» PROBLEM REQUIREMENTS: Please write out all the data that follows exactly, without the pictures.

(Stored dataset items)
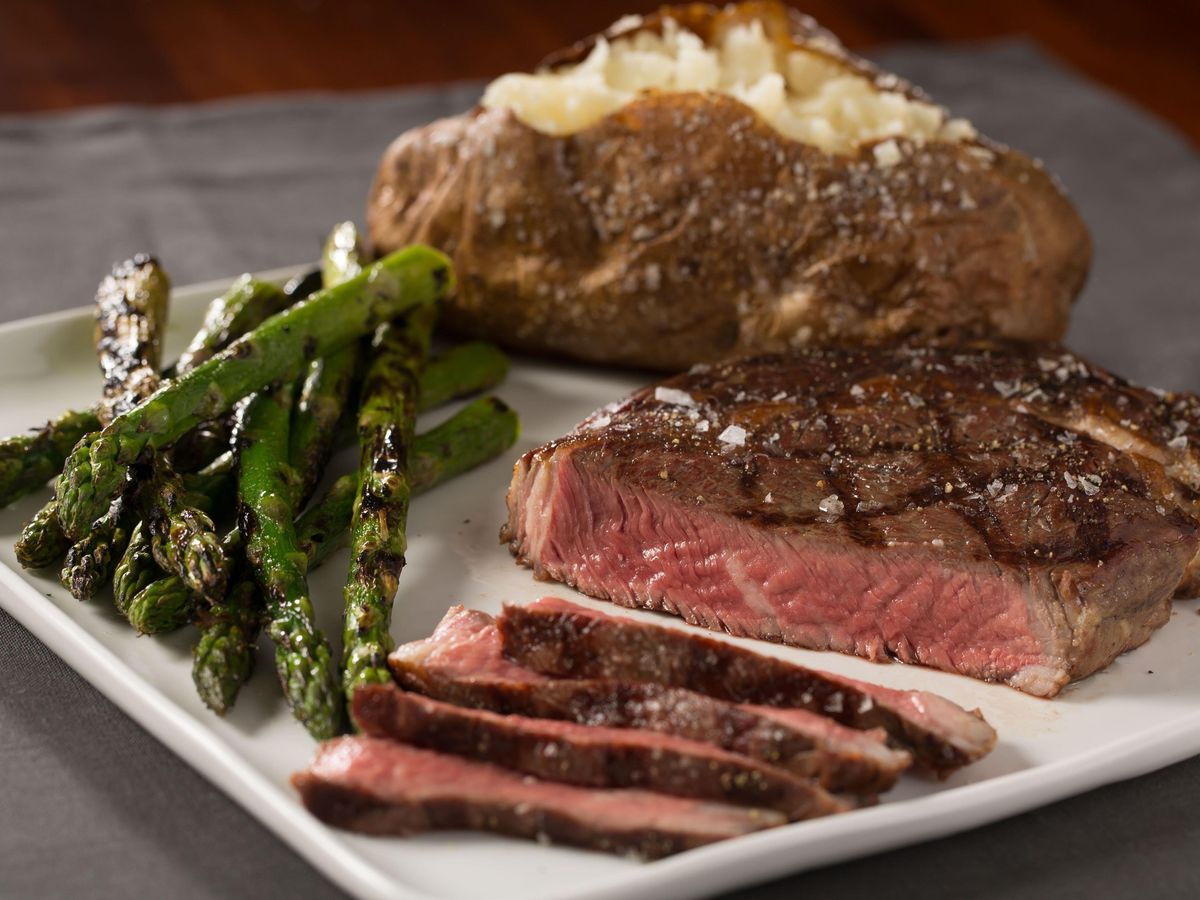Grilled steak with asparagus and a baked potato.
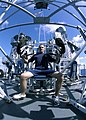 US Navy 041207-N-5362F-214 Damage Controlman 3rd Class Jiri Haken of Huntington Beach, Calif., works-out on a seated bench press at an outside gym on the deck of the guided missile cruiser USS Shiloh (CG 67).jpg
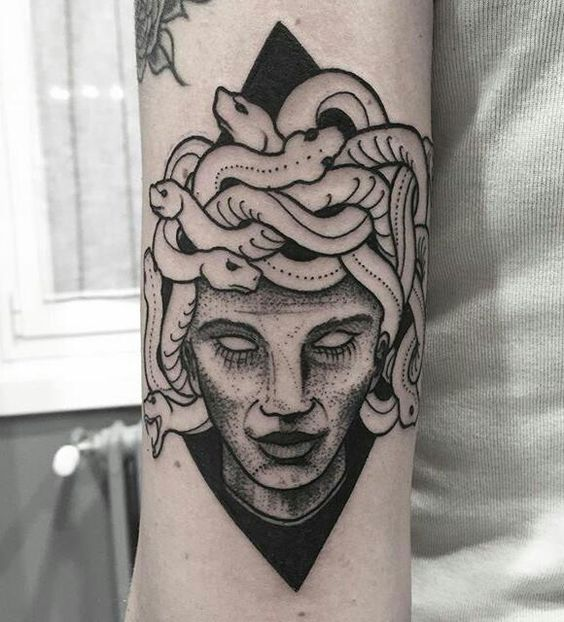 Medusa in a rhombus tattoo by tattooist conio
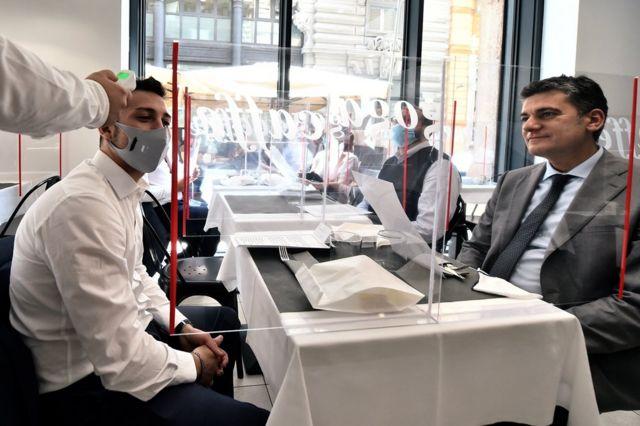 A waiter checks a customer's temperature in a restaurant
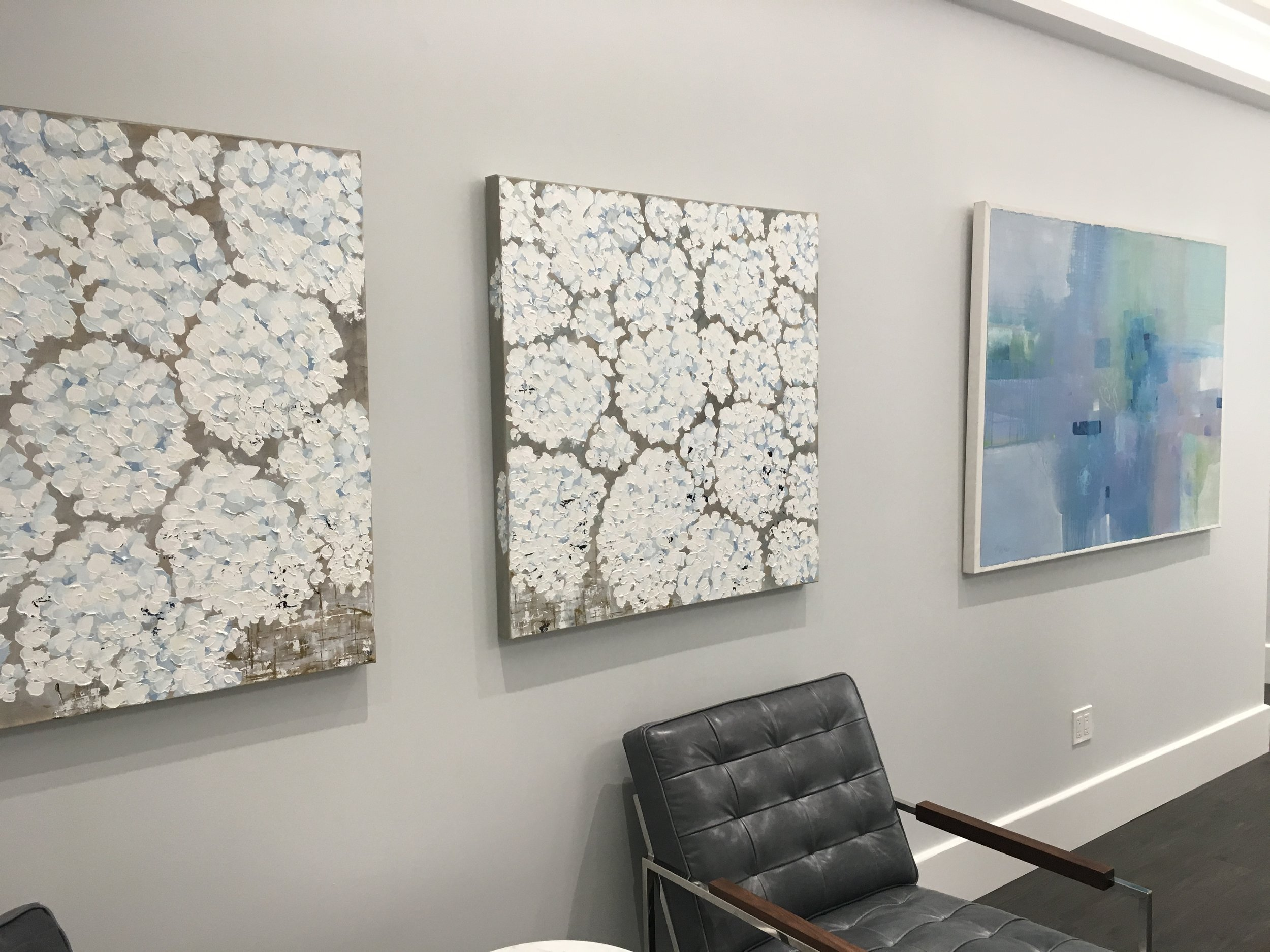 Works from left to right: A diptych by Kim Romero and watercolor by Penny Putnam.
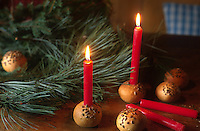 Delicate seeded rolls are used as candle holders for Christmas decoration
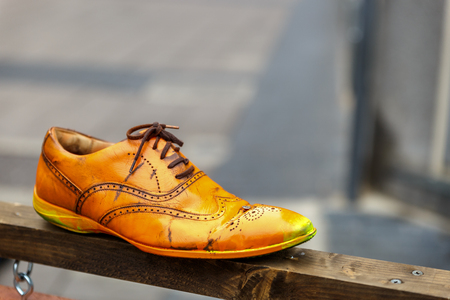 An old and lonely shoe on top of a piece of wood on the street Stock Photo
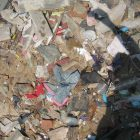 photo of trash in a landfill, the focus of the photo is on the photographer's own silhouette against the trash heap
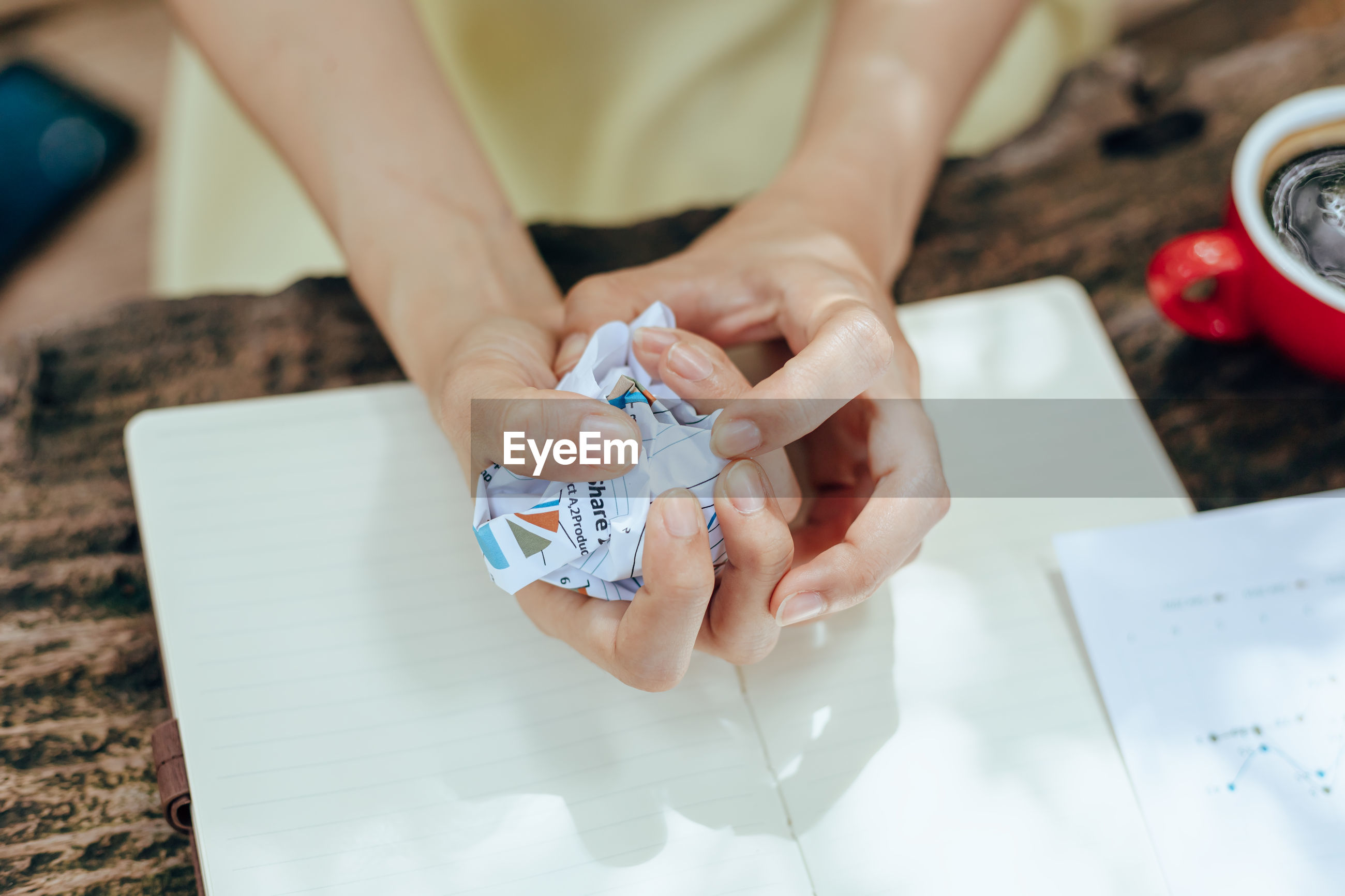 Midsection of woman holding paper with text on white table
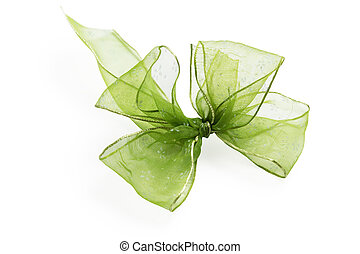 Festive green bow made of ribbon isolated on white
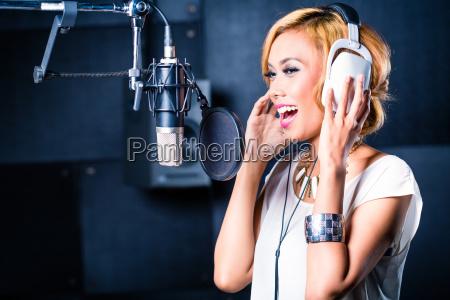 asiatischer saenger der lied im aufnahmestudio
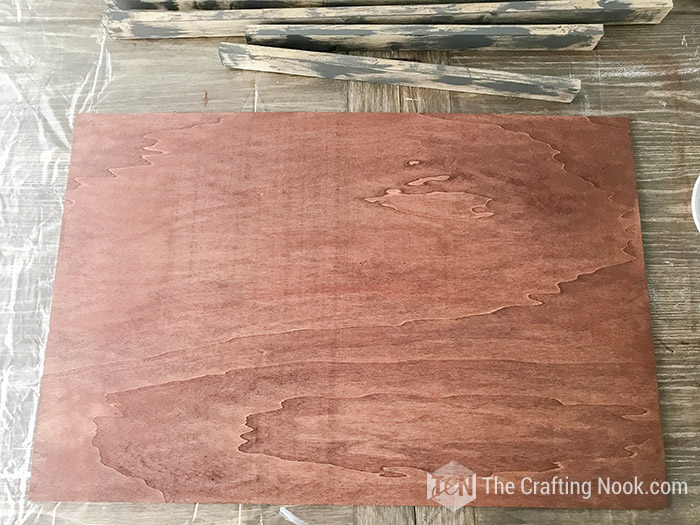 Wood board stained with walnut color.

» EXERCISE RESPONSE:
Grilled steak with asparagus and a baked potato.
 US Navy 041207-N-5362F-214 Damage Controlman 3rd Class Jiri Haken of Huntington Beach, Calif., works-out on a seated bench press at an outside gym on the deck of the guided missile cruiser USS Shiloh (CG 67).jpg
 Medusa in a rhombus tattoo by tattooist conio
 A waiter checks a customer's temperature in a restaurant
 Works from left to right: A diptych by Kim Romero and watercolor by Penny Putnam.
 Delicate seeded rolls are used as candle holders for Christmas decoration
 An old and lonely shoe on top of a piece of wood on the street Stock Photo
 photo of trash in a landfill, the focus of the photo is on the photographer's own silhouette against the trash heap
 Midsection of woman holding paper with text on white table
 Festive green bow made of ribbon isolated on white
 asiatischer saenger der lied im aufnahmestudio
 Wood board stained with walnut color.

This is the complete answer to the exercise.